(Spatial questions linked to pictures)
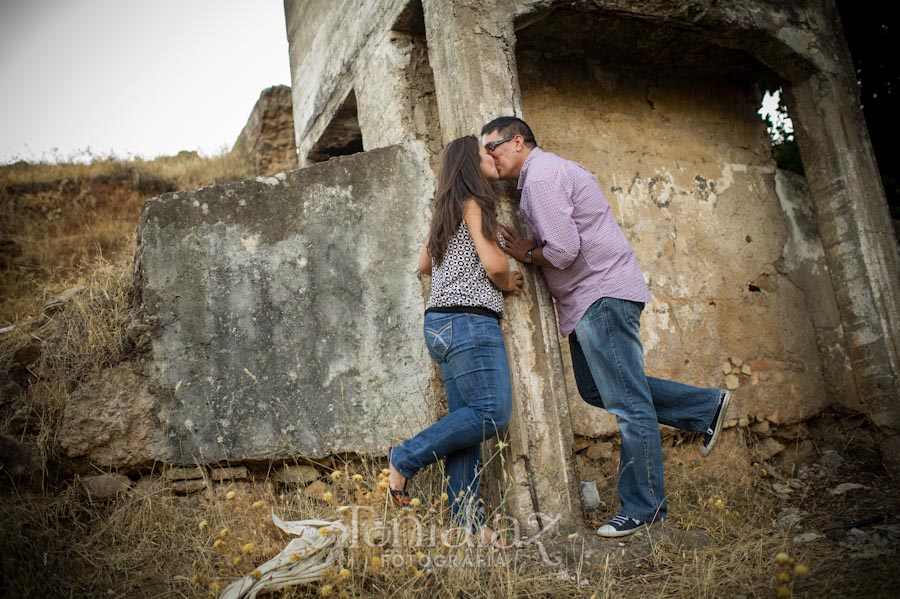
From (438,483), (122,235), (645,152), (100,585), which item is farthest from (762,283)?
(122,235)

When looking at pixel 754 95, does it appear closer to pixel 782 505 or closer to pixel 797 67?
pixel 797 67

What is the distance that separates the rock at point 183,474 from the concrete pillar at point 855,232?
4453mm

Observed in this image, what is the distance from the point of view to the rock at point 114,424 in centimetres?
380

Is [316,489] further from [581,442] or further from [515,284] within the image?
[581,442]

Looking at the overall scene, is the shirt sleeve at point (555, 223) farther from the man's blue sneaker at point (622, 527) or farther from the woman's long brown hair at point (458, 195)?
the man's blue sneaker at point (622, 527)

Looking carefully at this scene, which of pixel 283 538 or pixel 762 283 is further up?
pixel 762 283

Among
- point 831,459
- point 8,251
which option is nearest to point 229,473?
point 831,459

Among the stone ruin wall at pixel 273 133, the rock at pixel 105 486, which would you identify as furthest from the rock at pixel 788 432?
the stone ruin wall at pixel 273 133

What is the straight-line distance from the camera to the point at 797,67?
4.94 m

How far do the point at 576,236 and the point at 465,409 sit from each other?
1.00 m

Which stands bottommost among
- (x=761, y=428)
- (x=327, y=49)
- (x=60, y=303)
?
(x=761, y=428)

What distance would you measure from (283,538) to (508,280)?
164 cm

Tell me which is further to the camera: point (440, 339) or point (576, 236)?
point (576, 236)

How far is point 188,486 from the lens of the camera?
3.80m
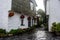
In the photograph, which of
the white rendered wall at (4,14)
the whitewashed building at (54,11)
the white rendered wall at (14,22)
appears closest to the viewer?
the white rendered wall at (4,14)

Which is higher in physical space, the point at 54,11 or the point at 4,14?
the point at 54,11

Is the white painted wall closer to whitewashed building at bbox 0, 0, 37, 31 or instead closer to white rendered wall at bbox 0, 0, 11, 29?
whitewashed building at bbox 0, 0, 37, 31

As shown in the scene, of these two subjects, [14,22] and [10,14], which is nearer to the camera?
[10,14]

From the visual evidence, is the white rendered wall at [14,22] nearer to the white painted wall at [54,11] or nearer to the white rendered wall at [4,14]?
the white rendered wall at [4,14]

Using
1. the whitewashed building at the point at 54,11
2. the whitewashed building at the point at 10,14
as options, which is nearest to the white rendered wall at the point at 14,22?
the whitewashed building at the point at 10,14

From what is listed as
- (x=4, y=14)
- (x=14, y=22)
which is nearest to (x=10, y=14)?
(x=4, y=14)

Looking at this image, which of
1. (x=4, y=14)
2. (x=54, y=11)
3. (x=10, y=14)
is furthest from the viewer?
(x=54, y=11)

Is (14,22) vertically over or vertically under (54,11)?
under

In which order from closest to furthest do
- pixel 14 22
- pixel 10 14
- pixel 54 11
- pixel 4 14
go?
pixel 4 14 < pixel 10 14 < pixel 14 22 < pixel 54 11

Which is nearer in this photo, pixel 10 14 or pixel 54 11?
pixel 10 14

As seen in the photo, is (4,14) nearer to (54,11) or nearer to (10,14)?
(10,14)

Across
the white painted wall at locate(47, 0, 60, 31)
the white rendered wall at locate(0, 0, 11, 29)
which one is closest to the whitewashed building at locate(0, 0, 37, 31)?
the white rendered wall at locate(0, 0, 11, 29)

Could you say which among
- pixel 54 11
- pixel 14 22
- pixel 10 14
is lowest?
pixel 14 22

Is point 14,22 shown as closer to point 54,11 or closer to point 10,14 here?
point 10,14
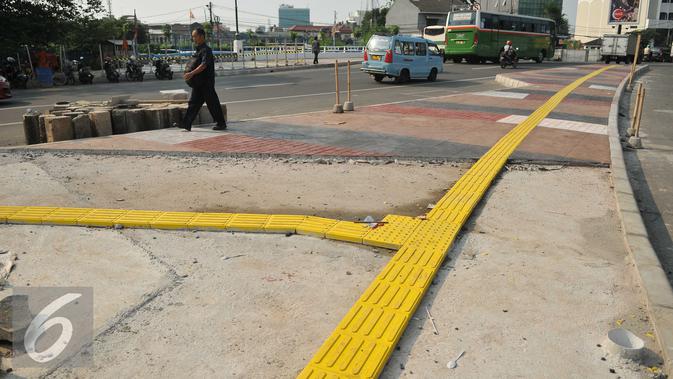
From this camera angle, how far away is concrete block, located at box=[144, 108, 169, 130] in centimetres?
940

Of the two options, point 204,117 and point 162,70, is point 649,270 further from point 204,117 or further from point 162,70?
point 162,70

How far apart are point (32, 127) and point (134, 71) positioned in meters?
16.5

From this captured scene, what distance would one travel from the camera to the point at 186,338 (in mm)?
2840

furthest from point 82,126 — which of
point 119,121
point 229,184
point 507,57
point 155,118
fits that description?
point 507,57

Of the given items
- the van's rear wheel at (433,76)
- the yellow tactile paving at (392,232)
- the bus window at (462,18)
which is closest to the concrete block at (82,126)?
the yellow tactile paving at (392,232)

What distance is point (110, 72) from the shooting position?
77.8 feet

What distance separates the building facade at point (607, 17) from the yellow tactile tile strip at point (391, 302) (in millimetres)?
122118

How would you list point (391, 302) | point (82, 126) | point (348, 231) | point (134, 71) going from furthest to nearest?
point (134, 71), point (82, 126), point (348, 231), point (391, 302)

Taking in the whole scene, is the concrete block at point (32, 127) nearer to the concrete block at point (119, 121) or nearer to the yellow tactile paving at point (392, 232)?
the concrete block at point (119, 121)

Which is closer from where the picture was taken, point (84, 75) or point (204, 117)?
point (204, 117)

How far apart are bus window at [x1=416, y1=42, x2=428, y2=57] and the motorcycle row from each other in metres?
11.8

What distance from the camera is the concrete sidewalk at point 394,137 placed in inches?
296

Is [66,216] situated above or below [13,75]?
below

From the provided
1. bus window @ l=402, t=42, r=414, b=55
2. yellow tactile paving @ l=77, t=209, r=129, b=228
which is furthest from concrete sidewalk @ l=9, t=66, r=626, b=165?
bus window @ l=402, t=42, r=414, b=55
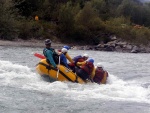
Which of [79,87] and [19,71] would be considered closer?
[79,87]

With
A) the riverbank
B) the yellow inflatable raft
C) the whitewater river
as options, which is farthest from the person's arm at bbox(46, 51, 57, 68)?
the riverbank

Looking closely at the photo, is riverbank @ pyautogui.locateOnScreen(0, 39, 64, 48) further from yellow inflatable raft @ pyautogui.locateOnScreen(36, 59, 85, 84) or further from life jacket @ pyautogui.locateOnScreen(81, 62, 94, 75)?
life jacket @ pyautogui.locateOnScreen(81, 62, 94, 75)

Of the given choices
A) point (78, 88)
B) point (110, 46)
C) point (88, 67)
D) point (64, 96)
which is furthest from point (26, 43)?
point (64, 96)

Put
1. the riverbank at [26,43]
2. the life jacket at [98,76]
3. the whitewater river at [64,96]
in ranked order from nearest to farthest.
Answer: the whitewater river at [64,96], the life jacket at [98,76], the riverbank at [26,43]

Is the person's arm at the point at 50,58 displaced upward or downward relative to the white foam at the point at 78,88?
upward

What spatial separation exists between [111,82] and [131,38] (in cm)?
3566

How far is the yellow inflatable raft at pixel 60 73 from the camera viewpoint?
15617mm

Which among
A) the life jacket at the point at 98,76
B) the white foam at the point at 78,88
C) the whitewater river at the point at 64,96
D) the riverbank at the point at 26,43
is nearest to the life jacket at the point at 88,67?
the life jacket at the point at 98,76

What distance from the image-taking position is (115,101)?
12875mm

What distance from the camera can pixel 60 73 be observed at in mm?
15680

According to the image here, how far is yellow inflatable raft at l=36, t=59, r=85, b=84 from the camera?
51.2 feet

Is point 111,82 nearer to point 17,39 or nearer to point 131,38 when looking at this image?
point 17,39

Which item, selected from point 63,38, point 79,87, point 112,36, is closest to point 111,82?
point 79,87

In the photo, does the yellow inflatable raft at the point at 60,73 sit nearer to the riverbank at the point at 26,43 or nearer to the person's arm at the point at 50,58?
the person's arm at the point at 50,58
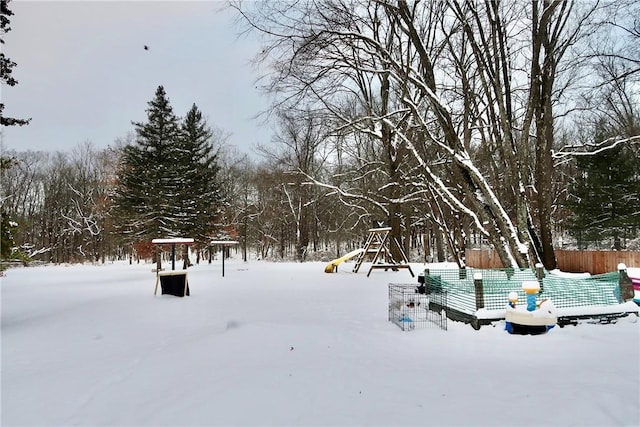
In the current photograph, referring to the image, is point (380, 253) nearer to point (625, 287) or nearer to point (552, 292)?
point (552, 292)

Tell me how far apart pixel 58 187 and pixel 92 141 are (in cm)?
632

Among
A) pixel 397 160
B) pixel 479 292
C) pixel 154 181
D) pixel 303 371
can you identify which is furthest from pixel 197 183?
pixel 303 371

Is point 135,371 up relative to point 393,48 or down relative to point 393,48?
down

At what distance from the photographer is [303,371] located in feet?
14.6

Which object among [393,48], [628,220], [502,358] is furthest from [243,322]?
[628,220]

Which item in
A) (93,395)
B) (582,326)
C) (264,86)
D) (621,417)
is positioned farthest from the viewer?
(264,86)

> STATED GOAL
State how many of the lines above contain the string "farthest", with matches counted only when the letter case is identical. Give the number alone.

> TASK RESULT
4